TO DO =>
Reproduce the patch review message below word for word, keeping every line as it appears.

EXTRACTED TEXT =>
┌──

Reviewed-by: Kevin Tian <kevin.tian@intel.com>

> 
> ---
>     Changes in v5:
>         - Add Jan's reviewed-by
>         - Fix typo
>         - Use ! rather than == NULL
> 
>     Changes in v4:
>         - Move the patch later in the series as we need to prevent
>         iommu_map() to allocate memory first.
>         - Add an ASSERT() in arch_iommu_domain_destroy().
> 
>     Changes in v3:
>         - Move the patch earlier in the series
>         - Reword the commit message
> 
>     Changes in v2:
>         - Introduce clear_root_pgtable()
>         - Move the patch later in the series
> ---
>  xen/drivers/passthrough/amd/pci_amd_iommu.c | 12 +++++++++++-
>  xen/drivers/passthrough/vtd/iommu.c         | 12 +++++++++++-
>  xen/drivers/passthrough/x86/iommu.c         | 13 +++++++++++++
>  xen/include/xen/iommu.h                     |  1 +
>  4 files changed, 36 insertions(+), 2 deletions(-)

└──

RECORD SET =>
┌──

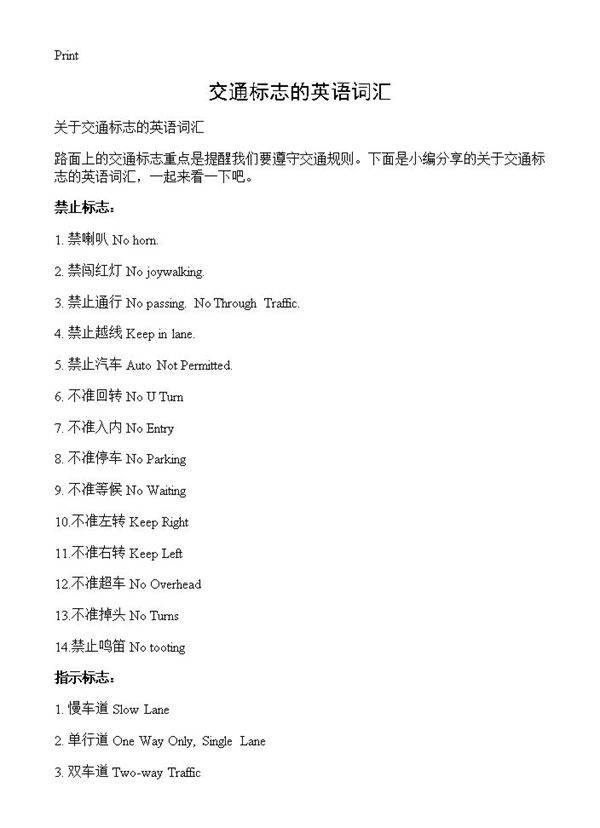 Print

交通标志的英语词汇

关于交通标志的英语词汇

路面上的交通标志重点是提醒我们要遵守交通规则。下面是小编分享的关于交通标志的英语词汇，一起来看一下吧。

禁止标志：

1. 禁喇叭 No horn.

2. 禁闯红灯 No joywalking.

3. 禁止通行 No passing. No Through Traffic.

4. 禁止越线 Keep in lane.

5. 禁止汽车 Auto Not Permitted.

6. 不准回转 No U Turn

7. 不准入内 No Entry

8. 不准停车 No Parking

9. 不准等候 No Waiting

10.不准左转 Keep Right

11.不准右转 Keep Left

12.不准超车 No Overhead

13.不准掉头 No Turns

14.禁止鸣笛 No tooting

指示标志：

1. 慢车道 Slow Lane

2. 单行道 One Way Only, Single Lane

3. 双车道 Two-way Traffic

└──

RESULT =>
Reviewed-by: Kevin Tian <kevin.tian@intel.com>

> 
> ---
>     Changes in v5:
>         - Add Jan's reviewed-by
>         - Fix typo
>         - Use ! rather than == NULL
> 
>     Changes in v4:
>         - Move the patch later in the series as we need to prevent
>         iommu_map() to allocate memory first.
>         - Add an ASSERT() in arch_iommu_domain_destroy().
> 
>     Changes in v3:
>         - Move the patch earlier in the series
>         - Reword the commit message
> 
>     Changes in v2:
>         - Introduce clear_root_pgtable()
>         - Move the patch later in the series
> ---
>  xen/drivers/passthrough/amd/pci_amd_iommu.c | 12 +++++++++++-
>  xen/drivers/passthrough/vtd/iommu.c         | 12 +++++++++++-
>  xen/drivers/passthrough/x86/iommu.c         | 13 +++++++++++++
>  xen/include/xen/iommu.h                     |  1 +
>  4 files changed, 36 insertions(+), 2 deletions(-)